+++ RECORDS SUPPLIED

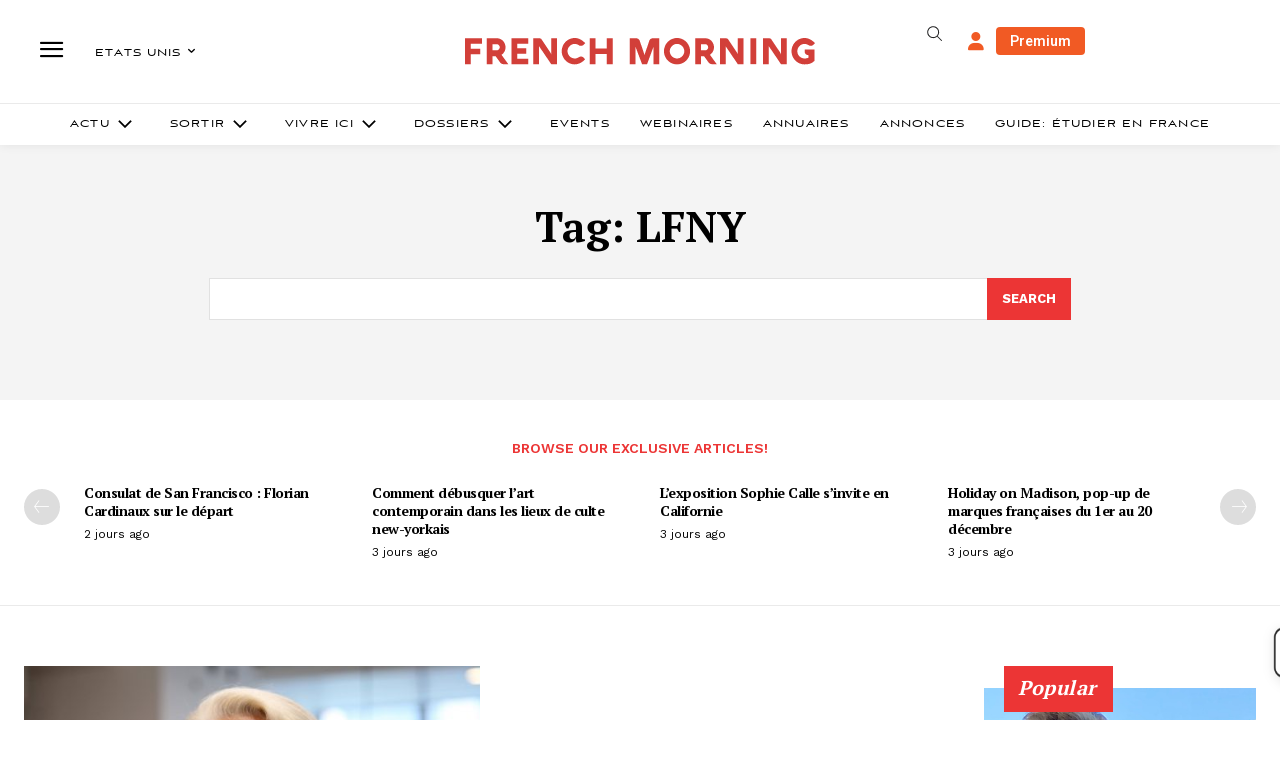

--- FILE ---
content_type: text/css; charset=utf-8
request_url: https://www.frenchmorning.com/wp-content/plugins/image-of-the-week/css/style.css?ver=1.0
body_size: -131
content:
.iow-container {
    text-align: center;
    margin: 20px 0;
}

.iow-author {
    font-weight: 400;
    margin-bottom: 10px;
    text-align: center;
    font-family: Aviano Sans!important;
    font-size: 14px;
    text-transform: uppercase;
}

.iow-image {
    width: 600px;
    max-width: 100%;
    height: auto;
    border: 2px solid #ddd;
    border-radius: 8px;
    box-shadow: 0 4px 8px rgba(0, 0, 0, 0.1);
}

@media (max-width: 600px) {
    .iow-image {
        width: 100%;
    }
}



--- FILE ---
content_type: text/plain; charset=UTF-8
request_url: https://maya-main-api-node.mayatravel.ai/socket.io/?EIO=4&transport=polling&t=PhFEZ5x.0&sid=MRJbf4rK9zvkzuD0EHih
body_size: -48
content:
42["user_joined_room",{"roomId":"025f05-18345294-3eb30f"}]

--- FILE ---
content_type: text/plain; charset=UTF-8
request_url: https://maya-main-api-node.mayatravel.ai/socket.io/?EIO=4&transport=polling&t=PhFEYpX
body_size: 12
content:
0{"sid":"MRJbf4rK9zvkzuD0EHih","upgrades":["websocket"],"pingInterval":25000,"pingTimeout":60000,"maxPayload":1000000}

--- FILE ---
content_type: text/javascript
request_url: https://maya-b2b.s3.eu-central-1.amazonaws.com/cicd-builds/main/chat/1763548115068/static/js/151.6f2db8d4.chunk.js
body_size: 1191
content:
"use strict";(self.webpackChunkmaya_b2b_full_page=self.webpackChunkmaya_b2b_full_page||[]).push([[151],{1151:(e,s,o)=>{o.r(s),o.d(s,{default:()=>c});var r=o(5043),t=o(662),n=o(8094),a=o(4059),i=o(579);const c=(0,t.Ng)(e=>({}),e=>({setLimitMessagesCase:s=>e((0,n.Cr)(s)),setUserByPassMessagesLimit:s=>e((0,n.nW)(s))}))(e=>{let{setLimitMessagesCase:s,setUserByPassMessagesLimit:o}=e;const[t,n]=(0,r.useState)(null);return(0,r.useEffect)(()=>{(0,a.Zm)("FrenchMorningComponent useEffect called"),s(!0);((0,a.Zm)("FrenchMorningComponent Load Script called"),new Promise((e,s)=>{const o=document.createElement("script");o.src="https://assets.poool-subscribe.fr/subscribe.js",o.onload=e,o.onerror=s,document.body.appendChild(o)})).then(()=>{(0,a.Zm)("Script loaded");return window.Subscribe.init("lWC0WL7LxsqaTo91fFeGr9zjq7mffKJDPDXfbTGumTPo9QTnaIuGAmjpKpGHOllw").getUser()}).then(e=>{(0,a.Zm)("Poool user is",e),n(e),null!==e&&void 0!==e&&e.authenticated?o(!0):o(!1)}).catch(e=>{(0,a.Zm)("Error loading Poool script FrenchMorningComponent"),console.error("Error loading Poool script for fetching user:",e),o(!1)})},[]),(0,i.jsx)(i.Fragment,{})})}}]);
//# sourceMappingURL=151.6f2db8d4.chunk.js.map

--- FILE ---
content_type: text/plain; charset=UTF-8
request_url: https://maya-main-api-node.mayatravel.ai/socket.io/?EIO=4&transport=polling&t=PhFEY__&sid=MRJbf4rK9zvkzuD0EHih
body_size: -74
content:
40{"sid":"W3cMUR55S2ifx-40EHii"}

++++++

EXERCISE AIM: Leaving aside the images, write out every entry above exactly.

FINISHED EXERCISE:
--- FILE ---
content_type: text/css; charset=utf-8
request_url: https://www.frenchmorning.com/wp-content/plugins/image-of-the-week/css/style.css?ver=1.0
body_size: -131
content:
.iow-container {
    text-align: center;
    margin: 20px 0;
}

.iow-author {
    font-weight: 400;
    margin-bottom: 10px;
    text-align: center;
    font-family: Aviano Sans!important;
    font-size: 14px;
    text-transform: uppercase;
}

.iow-image {
    width: 600px;
    max-width: 100%;
    height: auto;
    border: 2px solid #ddd;
    border-radius: 8px;
    box-shadow: 0 4px 8px rgba(0, 0, 0, 0.1);
}

@media (max-width: 600px) {
    .iow-image {
        width: 100%;
    }
}



--- FILE ---
content_type: text/plain; charset=UTF-8
request_url: https://maya-main-api-node.mayatravel.ai/socket.io/?EIO=4&transport=polling&t=PhFEZ5x.0&sid=MRJbf4rK9zvkzuD0EHih
body_size: -48
content:
42["user_joined_room",{"roomId":"025f05-18345294-3eb30f"}]

--- FILE ---
content_type: text/plain; charset=UTF-8
request_url: https://maya-main-api-node.mayatravel.ai/socket.io/?EIO=4&transport=polling&t=PhFEYpX
body_size: 12
content:
0{"sid":"MRJbf4rK9zvkzuD0EHih","upgrades":["websocket"],"pingInterval":25000,"pingTimeout":60000,"maxPayload":1000000}

--- FILE ---
content_type: text/javascript
request_url: https://maya-b2b.s3.eu-central-1.amazonaws.com/cicd-builds/main/chat/1763548115068/static/js/151.6f2db8d4.chunk.js
body_size: 1191
content:
"use strict";(self.webpackChunkmaya_b2b_full_page=self.webpackChunkmaya_b2b_full_page||[]).push([[151],{1151:(e,s,o)=>{o.r(s),o.d(s,{default:()=>c});var r=o(5043),t=o(662),n=o(8094),a=o(4059),i=o(579);const c=(0,t.Ng)(e=>({}),e=>({setLimitMessagesCase:s=>e((0,n.Cr)(s)),setUserByPassMessagesLimit:s=>e((0,n.nW)(s))}))(e=>{let{setLimitMessagesCase:s,setUserByPassMessagesLimit:o}=e;const[t,n]=(0,r.useState)(null);return(0,r.useEffect)(()=>{(0,a.Zm)("FrenchMorningComponent useEffect called"),s(!0);((0,a.Zm)("FrenchMorningComponent Load Script called"),new Promise((e,s)=>{const o=document.createElement("script");o.src="https://assets.poool-subscribe.fr/subscribe.js",o.onload=e,o.onerror=s,document.body.appendChild(o)})).then(()=>{(0,a.Zm)("Script loaded");return window.Subscribe.init("lWC0WL7LxsqaTo91fFeGr9zjq7mffKJDPDXfbTGumTPo9QTnaIuGAmjpKpGHOllw").getUser()}).then(e=>{(0,a.Zm)("Poool user is",e),n(e),null!==e&&void 0!==e&&e.authenticated?o(!0):o(!1)}).catch(e=>{(0,a.Zm)("Error loading Poool script FrenchMorningComponent"),console.error("Error loading Poool script for fetching user:",e),o(!1)})},[]),(0,i.jsx)(i.Fragment,{})})}}]);
//# sourceMappingURL=151.6f2db8d4.chunk.js.map

--- FILE ---
content_type: text/plain; charset=UTF-8
request_url: https://maya-main-api-node.mayatravel.ai/socket.io/?EIO=4&transport=polling&t=PhFEY__&sid=MRJbf4rK9zvkzuD0EHih
body_size: -74
content:
40{"sid":"W3cMUR55S2ifx-40EHii"}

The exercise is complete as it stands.